** WRITTEN PROBLEM **
Rewrite everything from the line containing "Is tractor cab" down to the end of the records, substituting "highest" for "uppermost" and leaving everything else unchanged. Omit the pictures from your output.

** INPUT **
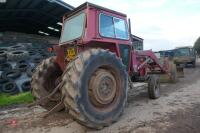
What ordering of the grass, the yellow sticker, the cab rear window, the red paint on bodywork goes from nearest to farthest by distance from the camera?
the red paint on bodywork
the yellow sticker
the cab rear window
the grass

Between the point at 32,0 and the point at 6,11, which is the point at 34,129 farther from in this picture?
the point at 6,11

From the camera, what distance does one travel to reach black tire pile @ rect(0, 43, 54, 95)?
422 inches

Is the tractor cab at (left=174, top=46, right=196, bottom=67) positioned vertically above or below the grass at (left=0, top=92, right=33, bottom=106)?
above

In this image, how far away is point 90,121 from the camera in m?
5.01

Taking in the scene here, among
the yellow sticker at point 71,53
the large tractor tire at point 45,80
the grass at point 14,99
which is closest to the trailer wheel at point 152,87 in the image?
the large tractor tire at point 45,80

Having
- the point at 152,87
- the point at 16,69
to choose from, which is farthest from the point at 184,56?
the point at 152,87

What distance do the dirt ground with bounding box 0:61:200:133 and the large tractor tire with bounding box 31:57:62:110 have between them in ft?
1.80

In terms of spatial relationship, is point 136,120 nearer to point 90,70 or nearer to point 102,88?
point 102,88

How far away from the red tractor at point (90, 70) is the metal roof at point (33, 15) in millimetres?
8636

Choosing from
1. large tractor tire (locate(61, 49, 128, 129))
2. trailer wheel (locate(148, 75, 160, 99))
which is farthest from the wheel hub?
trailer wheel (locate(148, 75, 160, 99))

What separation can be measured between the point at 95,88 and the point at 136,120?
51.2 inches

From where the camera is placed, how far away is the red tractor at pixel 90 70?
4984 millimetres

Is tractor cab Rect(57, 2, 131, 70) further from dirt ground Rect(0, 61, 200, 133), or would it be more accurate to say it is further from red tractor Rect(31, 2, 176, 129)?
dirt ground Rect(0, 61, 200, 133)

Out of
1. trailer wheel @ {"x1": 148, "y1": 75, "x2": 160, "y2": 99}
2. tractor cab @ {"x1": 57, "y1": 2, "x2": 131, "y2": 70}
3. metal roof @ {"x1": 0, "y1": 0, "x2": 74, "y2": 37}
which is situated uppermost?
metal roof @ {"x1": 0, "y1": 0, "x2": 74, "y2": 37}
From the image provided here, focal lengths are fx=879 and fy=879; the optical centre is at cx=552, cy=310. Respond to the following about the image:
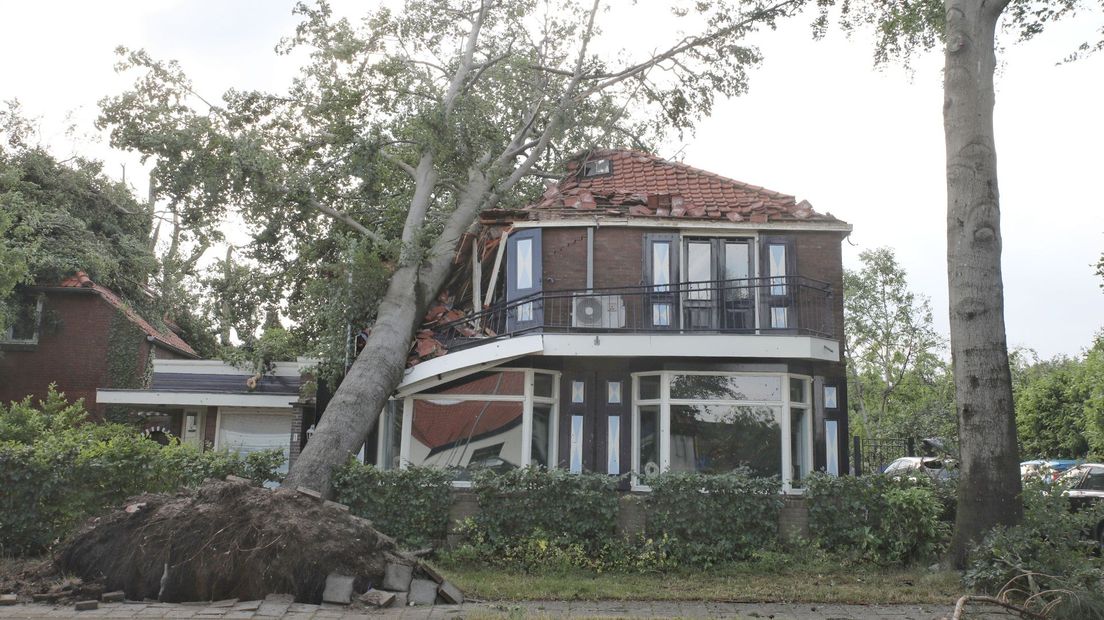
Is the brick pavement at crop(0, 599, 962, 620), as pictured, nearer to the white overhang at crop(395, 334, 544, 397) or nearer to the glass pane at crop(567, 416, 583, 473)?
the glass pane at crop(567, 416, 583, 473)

** WORKED SOLUTION **
Is tractor cab Rect(57, 2, 131, 70) further from dirt ground Rect(0, 61, 200, 133), or would it be more accurate to say it is further from red tractor Rect(31, 2, 176, 129)?
dirt ground Rect(0, 61, 200, 133)

Out of
1. trailer wheel @ {"x1": 148, "y1": 75, "x2": 160, "y2": 99}
2. tractor cab @ {"x1": 57, "y1": 2, "x2": 131, "y2": 70}
3. metal roof @ {"x1": 0, "y1": 0, "x2": 74, "y2": 37}
which is situated highest?
metal roof @ {"x1": 0, "y1": 0, "x2": 74, "y2": 37}
From the image provided here, focal lengths are fx=879 and fy=879; the optical centre is at cx=552, cy=310. Respond to the following about the image:
Is the brick pavement at crop(0, 599, 962, 620), as pictured, nearer to the white overhang at crop(395, 334, 544, 397) or nearer to the glass pane at crop(567, 416, 583, 473)?
the glass pane at crop(567, 416, 583, 473)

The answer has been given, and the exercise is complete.